* [WHAT IS NEEDED]
Rewrite the items below with every "engine nacelle" changed to "engine housing" and nothing else altered. Leave the pictures out of your answer.

** START **

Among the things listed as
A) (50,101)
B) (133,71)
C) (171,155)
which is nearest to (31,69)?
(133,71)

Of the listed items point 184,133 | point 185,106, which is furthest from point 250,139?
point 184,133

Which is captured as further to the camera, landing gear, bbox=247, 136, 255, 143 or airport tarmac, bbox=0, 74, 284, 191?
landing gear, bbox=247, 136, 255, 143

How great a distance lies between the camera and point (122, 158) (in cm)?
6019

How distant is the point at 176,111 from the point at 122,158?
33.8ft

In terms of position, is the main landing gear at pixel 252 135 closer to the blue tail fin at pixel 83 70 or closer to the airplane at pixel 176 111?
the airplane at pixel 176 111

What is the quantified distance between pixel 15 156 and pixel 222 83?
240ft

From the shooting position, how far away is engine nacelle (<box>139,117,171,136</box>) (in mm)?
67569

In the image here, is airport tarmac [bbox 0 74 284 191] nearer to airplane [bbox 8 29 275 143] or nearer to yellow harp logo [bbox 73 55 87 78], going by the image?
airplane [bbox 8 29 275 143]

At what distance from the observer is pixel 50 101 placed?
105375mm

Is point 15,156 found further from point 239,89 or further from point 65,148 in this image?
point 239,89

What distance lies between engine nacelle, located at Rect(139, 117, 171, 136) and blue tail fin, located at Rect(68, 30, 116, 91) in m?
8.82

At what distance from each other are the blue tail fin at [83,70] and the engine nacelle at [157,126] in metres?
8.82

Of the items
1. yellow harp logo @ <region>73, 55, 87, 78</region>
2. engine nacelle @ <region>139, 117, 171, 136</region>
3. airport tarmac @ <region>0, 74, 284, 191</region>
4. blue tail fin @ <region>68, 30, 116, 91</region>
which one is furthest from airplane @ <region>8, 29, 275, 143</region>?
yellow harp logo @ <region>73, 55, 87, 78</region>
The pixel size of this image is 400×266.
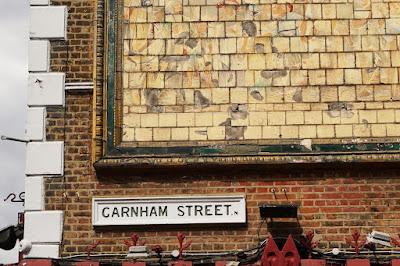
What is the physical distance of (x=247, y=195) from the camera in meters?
9.16

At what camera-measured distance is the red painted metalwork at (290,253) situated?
8289mm

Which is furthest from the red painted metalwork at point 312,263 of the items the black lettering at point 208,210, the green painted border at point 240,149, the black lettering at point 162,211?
the black lettering at point 162,211

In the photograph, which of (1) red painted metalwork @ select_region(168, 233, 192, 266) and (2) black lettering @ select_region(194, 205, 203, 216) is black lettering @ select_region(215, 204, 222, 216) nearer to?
(2) black lettering @ select_region(194, 205, 203, 216)

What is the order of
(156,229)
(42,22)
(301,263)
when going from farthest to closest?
(42,22) → (156,229) → (301,263)

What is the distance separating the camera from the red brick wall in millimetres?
9055

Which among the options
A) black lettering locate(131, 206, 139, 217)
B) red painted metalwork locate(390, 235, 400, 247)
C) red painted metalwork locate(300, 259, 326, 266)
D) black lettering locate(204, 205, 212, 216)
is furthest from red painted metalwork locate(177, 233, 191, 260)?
red painted metalwork locate(390, 235, 400, 247)

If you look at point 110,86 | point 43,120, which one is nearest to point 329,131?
point 110,86

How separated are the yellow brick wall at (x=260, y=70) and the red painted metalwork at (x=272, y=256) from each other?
4.72ft

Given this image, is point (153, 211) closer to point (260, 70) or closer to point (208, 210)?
point (208, 210)

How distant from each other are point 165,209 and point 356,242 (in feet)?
Result: 6.48

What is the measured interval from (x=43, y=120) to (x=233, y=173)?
2104 millimetres

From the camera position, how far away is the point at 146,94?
9547 mm

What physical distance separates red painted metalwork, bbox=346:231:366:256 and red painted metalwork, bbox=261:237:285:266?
808mm

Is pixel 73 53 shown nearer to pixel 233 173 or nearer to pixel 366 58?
pixel 233 173
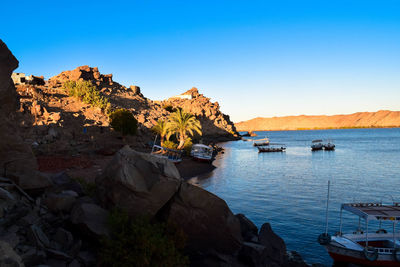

** END **

* [EXPECTED ANSWER]
Among the things listed as
A) (50,101)
B) (133,71)
C) (171,155)
which is nearest to (31,69)?
(133,71)

Of the listed items point 184,133 | point 185,106, which is furthest from point 250,139?
point 184,133

Which is captured as further to the camera, landing gear, bbox=247, 136, 255, 143 or airport tarmac, bbox=0, 74, 284, 191?
landing gear, bbox=247, 136, 255, 143

How great a distance lies between the camera and point (122, 158) (in cm)?
6019

How distant is the point at 176,111 from the point at 122,158?
33.8ft

In terms of position, is the main landing gear at pixel 252 135 closer to the blue tail fin at pixel 83 70 or closer to the airplane at pixel 176 111?
the airplane at pixel 176 111

What is the quantified distance between pixel 15 156 and pixel 222 83?
240ft

From the shooting position, how far away is engine housing (<box>139,117,171,136</box>) (in mm)?
67569

In the image here, is airport tarmac [bbox 0 74 284 191] nearer to airplane [bbox 8 29 275 143] or nearer to yellow harp logo [bbox 73 55 87 78], going by the image?
airplane [bbox 8 29 275 143]

At what distance from the observer is pixel 50 101 placed?
105375mm

Is point 15,156 found further from point 239,89 or further from point 65,148 in this image?
point 239,89

What distance lies between engine housing, located at Rect(139, 117, 171, 136) and blue tail fin, located at Rect(68, 30, 116, 91) in m?
8.82

At what distance from each other are the blue tail fin at [83,70] and the engine housing at [157,126] in metres?
8.82

Of the items
1. yellow harp logo @ <region>73, 55, 87, 78</region>
2. engine housing @ <region>139, 117, 171, 136</region>
3. airport tarmac @ <region>0, 74, 284, 191</region>
4. blue tail fin @ <region>68, 30, 116, 91</region>
which one is furthest from airplane @ <region>8, 29, 275, 143</region>?
yellow harp logo @ <region>73, 55, 87, 78</region>
The pixel size of this image is 400×266.
What is the physical distance of (x=247, y=195) from the camera in meters?
9.16

At what camera-measured distance is the red painted metalwork at (290,253) situated?
8289mm

Which is furthest from the red painted metalwork at point 312,263 of the items the black lettering at point 208,210, the green painted border at point 240,149, the black lettering at point 162,211?
the black lettering at point 162,211

In the photograph, which of (1) red painted metalwork @ select_region(168, 233, 192, 266) and (2) black lettering @ select_region(194, 205, 203, 216) is black lettering @ select_region(215, 204, 222, 216) nearer to?
(2) black lettering @ select_region(194, 205, 203, 216)

What is the order of
(156,229)
(42,22)
(301,263)
when going from farthest to closest?
(42,22) → (156,229) → (301,263)

What is the distance separating the camera from the red brick wall in millimetres?
9055

Which among the options
A) black lettering locate(131, 206, 139, 217)
B) red painted metalwork locate(390, 235, 400, 247)
C) red painted metalwork locate(300, 259, 326, 266)
D) black lettering locate(204, 205, 212, 216)
is furthest from red painted metalwork locate(177, 233, 191, 260)?
red painted metalwork locate(390, 235, 400, 247)

If you look at point 110,86 | point 43,120, which one is nearest to point 329,131?
point 110,86

How separated are the yellow brick wall at (x=260, y=70) and the red painted metalwork at (x=272, y=256) from each other?
4.72ft

Given this image, is point (153, 211) closer to point (260, 70) or closer to point (208, 210)?
point (208, 210)

How distant from each other are point 165,209 and point 356,242 (in feet)?
Result: 6.48

What is the measured interval from (x=43, y=120) to (x=233, y=173)?
2104 millimetres

From the camera position, how far away is the point at 146,94?
9547 mm

What physical distance separates red painted metalwork, bbox=346:231:366:256 and red painted metalwork, bbox=261:237:285:266?
808mm

Is pixel 73 53 shown nearer to pixel 233 173 or nearer to pixel 366 58?
pixel 233 173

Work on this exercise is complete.